Criticism 5 of NHST: p-Values Measure Effort, Not Truth

Introduction

In the third installment of my series of criticisms of NHST, I focused on the notion that a p-value is nothing more than a one-dimensional representation of a two-dimensional space in which (1) the measured size of an effect and (2) the precision of this measurement have been combined in such a way that we can never pull those two dimensions apart again. Because the size of a p-value depends on two fully independent factors, measured p-values will become smaller when either (A) a researcher focuses on studying an effect whose true magnitude is greater or (B) a researcher works harder to increase the precision of the measurement of the effect they are already committed to studying.

I’d like to dwell on this second strategy for producing low p-values for a moment, because I believe it suggests that p-values — in the hands of a social scientist committed to studying effects that are never exactly zero nor likely to be large in magnitude — are simply a confusing way of reporting the precision of our measurements. Moreover, because the precision of our measurements can always be increased by gathering more data or acquiring better equipment, p-values in the social sciences are nothing more than measures of the effort and money we invest in acquiring more precise measurements, even though many of us would like to think of p-values as a measure of the truth of our hypotheses.

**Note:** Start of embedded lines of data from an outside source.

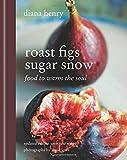 Roast Figs Sugar Snow: Food to warm the soul 画像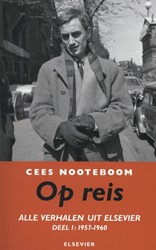 Op reis -alle verhalen uit Elsevier Noteboom, Cees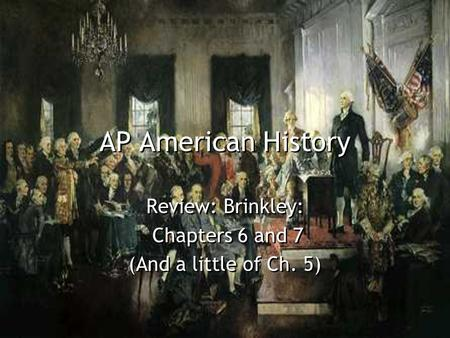 AP American History Review: Brinkley: Chapters 6 and 7 (And a little of Ch. 5) Review: Brinkley: Chapters 6 and 7 (And a little of Ch. 5)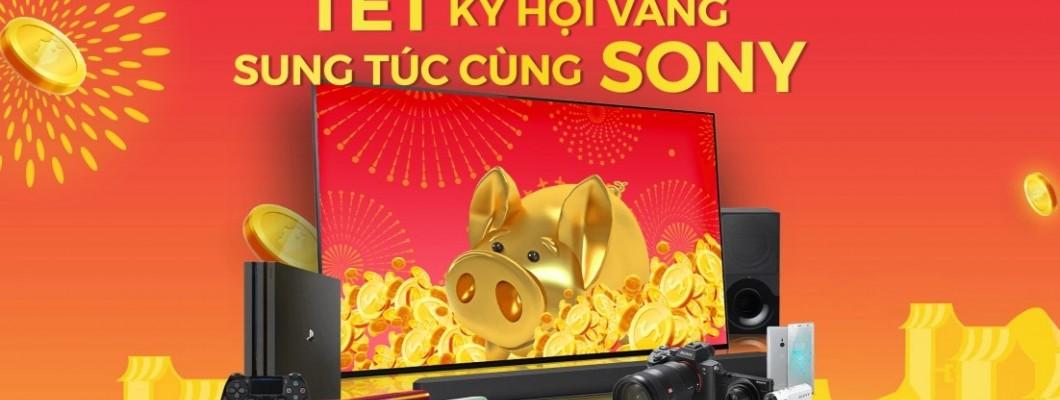 Tết Kỷ Hợi vàng sung túc cùng Sony
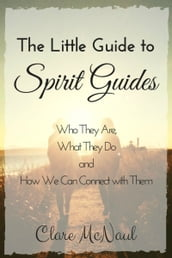 The Little Guide to Spirit Guides. Who They Are, What They Do and How We Can Connect with Them.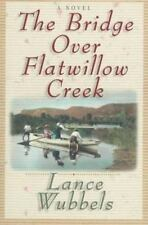 The Bridge over Flatwillow Creek by Lance Wubbels Paperback Buy2BooksGet1Free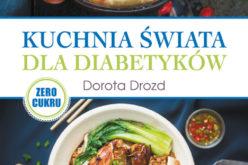 Kuchnia świata dla diabetyków. Smakowity sposób oswajania cukrzycy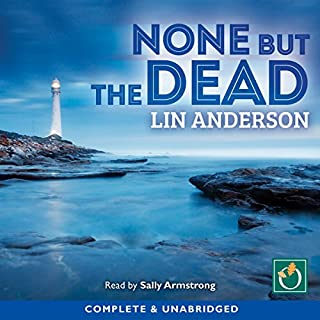 None But the Dead     Rhona Macleod, Book 11              By:                                                                                                                                 Lin Anderson                               Narrated by:                                                                                                                                 Sally Armstrong                      Length: 10 hrs and 51 mins     13 ratings     Overall 4.5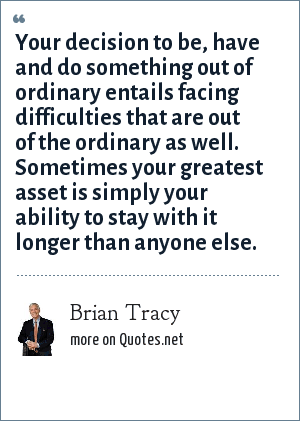 Brian Tracy: Your decision to be, have and do something out of ordinary entails facing difficulties that are out of the ordinary as well. Sometimes your greatest asset is simply your ability to stay with it longer than anyone else.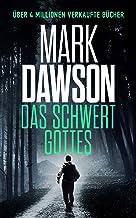 Das Schwert Gottes (John Milton 5) (German Edition)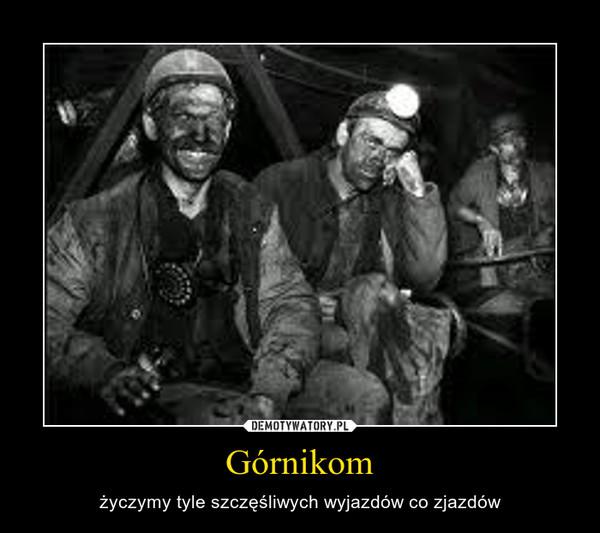 Górnikom Demotywatorypl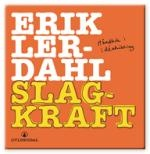 Slagkraft by Erik Lerdahl. Almost all you need to know about methods. Language: Norwegian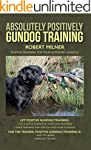 Absolutely Positively Gundog Training...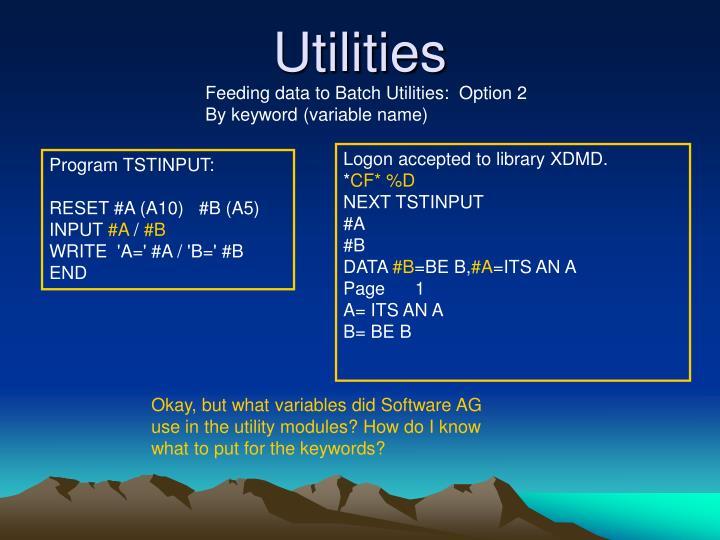Feeding data to Batch Utilities:  Option 2 By keyword (variable name)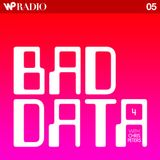 Radio Podcast 05 (Bad Data #4 w. Chris Peters)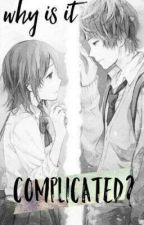 Why Is It Complicated? (Book 1 ng SU series) by xxMissxxWeirdxx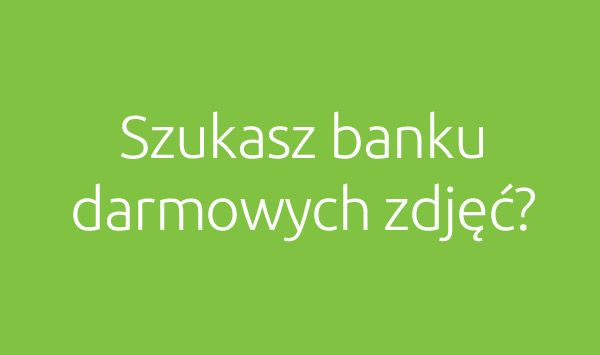http://adream.pl/blog/zdjecia/banki-darmowych-zdjec/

To hammer home the notion that p-values are, in practice, just measurements of sample size, I’m going to provide the reader with a simple algorithm that any researcher can use to insure that essentially any study in the social sciences will, in expectation, be validated as true by the NHST approach to assessing research. For the sake of argument, we’ll insist that our hypothetical study should pass the classical threshold of p < .05.

At a high level, the approach I'll take is similar in spirit to power analysis, but it is different in the details. In power analysis, you would tell me (1) the size of the effect you expect and (2) the sample size you can expect to gather; I would then hand you back the probability of successfully passing the p-value threshold you've set. In the approach described here, you hand me only the size of the expected effect; I then hand you back the minimum sample size you need to gather so that, in expectation, you'll pass the p < .05 threshold. In other words, for any hypothesis you could possibly invent that isn't absolutely false, you can take the information I'll give you and run an experiment with the expectation that you will be able to use NHST to support your hypothesis. This experiment may be extremely expensive to run and may contribute nothing to human welfare if completed successfully, but you can run the experiment in reasonable confidence that you'll be able to publish your results.

To do this, we only need to turn a simple calculation over to our computer:

  1. For any proposed effect size, epsilon, we generate many different random samples of N normally distributed data points centered at epsilon.
  2. For each sample, we run a one-sample t-test comparing the mean of that sample against 0. We store a copy of the p-value associated with this t-test.
  3. Across samples, we average the p-values derived from these t-tests to estimate the expected p-value for a fixed sample size.
  4. If the expected p-value is greater than .05, we increase N to N + 1 and try again.
  5. Eventually we will find a large enough value of N so that the expected p-value is below .05: we store this in a database and move on to the next effect size.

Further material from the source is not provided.